Wednesday, December 29, 2010
San Francisco-based CREDO mobile is asking its California customers and others to demand that Governor-elect Jerry Brown reverse the Schwarzenegger administration's Dec. 20 emergency approval of soil fumigant methyl iodide, which is expected to be used primarily in the state's $2.1 billion strawberry industry.
So far, with the click of a mouse, more than 25 thousand people have signed an online petition for a moratorium on the pesticide, says CREDO campaign manager Adam Klaus.
CREDO's online message notes the chemical is a carcinogen that is toxic to the nervous system and poses a hazard to both farm workers and strawberry consumers, and argues that heavy lobbying by Arysta LifeScience, the company that markets methyl iodide under the trade name Midas won the day for methyl iodide's approval.
But an Arysta spokesman insists the product is already being used safely in the Southeastern United States and around the world. Likewise, DPR spokeswoman Lea Brooks says methyl iodide underwent extensive review by DPR, and stresses stringent rules the agency drafted for its use.

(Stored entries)
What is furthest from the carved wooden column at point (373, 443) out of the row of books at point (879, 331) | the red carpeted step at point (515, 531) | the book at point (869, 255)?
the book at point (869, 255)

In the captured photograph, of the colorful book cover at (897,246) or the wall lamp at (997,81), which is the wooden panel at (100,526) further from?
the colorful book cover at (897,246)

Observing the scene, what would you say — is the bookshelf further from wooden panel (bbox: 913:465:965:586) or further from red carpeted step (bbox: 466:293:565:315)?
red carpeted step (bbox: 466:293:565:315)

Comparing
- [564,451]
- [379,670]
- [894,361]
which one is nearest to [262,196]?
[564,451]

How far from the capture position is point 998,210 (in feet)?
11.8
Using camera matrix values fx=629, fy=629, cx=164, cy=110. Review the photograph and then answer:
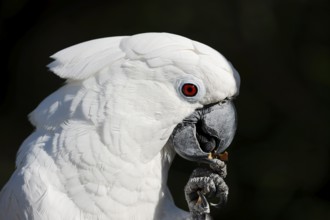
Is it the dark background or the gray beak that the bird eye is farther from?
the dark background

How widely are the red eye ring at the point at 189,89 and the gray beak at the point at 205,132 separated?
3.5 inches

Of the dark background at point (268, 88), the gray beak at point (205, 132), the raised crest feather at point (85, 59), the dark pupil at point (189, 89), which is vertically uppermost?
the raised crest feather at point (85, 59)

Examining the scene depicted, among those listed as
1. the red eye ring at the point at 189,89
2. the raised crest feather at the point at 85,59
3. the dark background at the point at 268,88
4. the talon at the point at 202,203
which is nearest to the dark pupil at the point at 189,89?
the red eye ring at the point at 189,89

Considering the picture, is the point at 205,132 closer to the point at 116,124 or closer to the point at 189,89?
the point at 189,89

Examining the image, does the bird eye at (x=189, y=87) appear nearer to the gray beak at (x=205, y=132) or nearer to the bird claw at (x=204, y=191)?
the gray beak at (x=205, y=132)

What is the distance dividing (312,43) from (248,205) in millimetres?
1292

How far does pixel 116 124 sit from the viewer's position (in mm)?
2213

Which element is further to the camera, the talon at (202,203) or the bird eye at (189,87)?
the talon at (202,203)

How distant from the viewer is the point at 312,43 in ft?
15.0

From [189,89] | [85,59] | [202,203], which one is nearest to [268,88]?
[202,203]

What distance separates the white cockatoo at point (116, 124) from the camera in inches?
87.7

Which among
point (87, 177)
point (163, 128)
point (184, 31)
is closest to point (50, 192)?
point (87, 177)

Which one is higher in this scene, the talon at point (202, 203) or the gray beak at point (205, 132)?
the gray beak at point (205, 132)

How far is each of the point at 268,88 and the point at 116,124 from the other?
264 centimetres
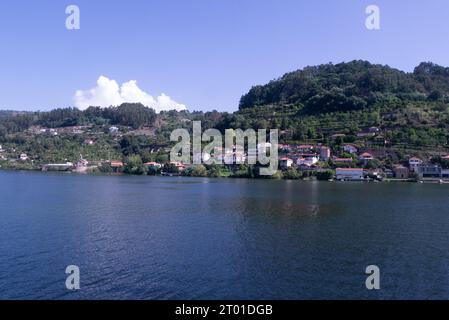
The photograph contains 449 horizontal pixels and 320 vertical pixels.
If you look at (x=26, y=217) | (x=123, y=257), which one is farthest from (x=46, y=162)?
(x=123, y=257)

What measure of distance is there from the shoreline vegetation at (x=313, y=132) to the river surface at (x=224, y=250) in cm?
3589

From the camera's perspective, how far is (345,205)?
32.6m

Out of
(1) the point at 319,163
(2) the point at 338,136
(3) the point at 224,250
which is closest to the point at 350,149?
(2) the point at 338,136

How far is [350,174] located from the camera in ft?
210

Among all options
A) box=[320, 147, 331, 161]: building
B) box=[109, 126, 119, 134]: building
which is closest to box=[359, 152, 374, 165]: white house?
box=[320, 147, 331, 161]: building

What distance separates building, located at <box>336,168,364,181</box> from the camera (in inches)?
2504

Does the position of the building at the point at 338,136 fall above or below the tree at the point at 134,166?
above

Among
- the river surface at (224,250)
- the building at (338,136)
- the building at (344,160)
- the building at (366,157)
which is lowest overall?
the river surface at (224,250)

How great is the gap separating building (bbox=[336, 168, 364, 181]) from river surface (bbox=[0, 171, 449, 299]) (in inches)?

Work task => Pick up the text on California's methyl iodide approval after its last sentence and continue it.

Exercise response =>
On inauguration day, Jan. 3, the company, along with Pesticide Action Network and other activist groups, plans to present its petition in Sacramento.
CREDO, formerly Working Assets, promises subscribers that one percent of their mobile charges go to causes like the environment, civil rights and voter registration.
Recently, Klaus says, the company mobilized to defeat Prop 23, which would have rolled back California's landmark climate change legislation, AB 32, campaigned for the appointment of Elizabeth Warren as Director of the Bureau of Consumer Fraud Protection, and convinced ABC News to rescind its invitation to Andrew Breitbart, who falsely accused the USDA's Shirley Sherrod of racism, to participate in election night coverage.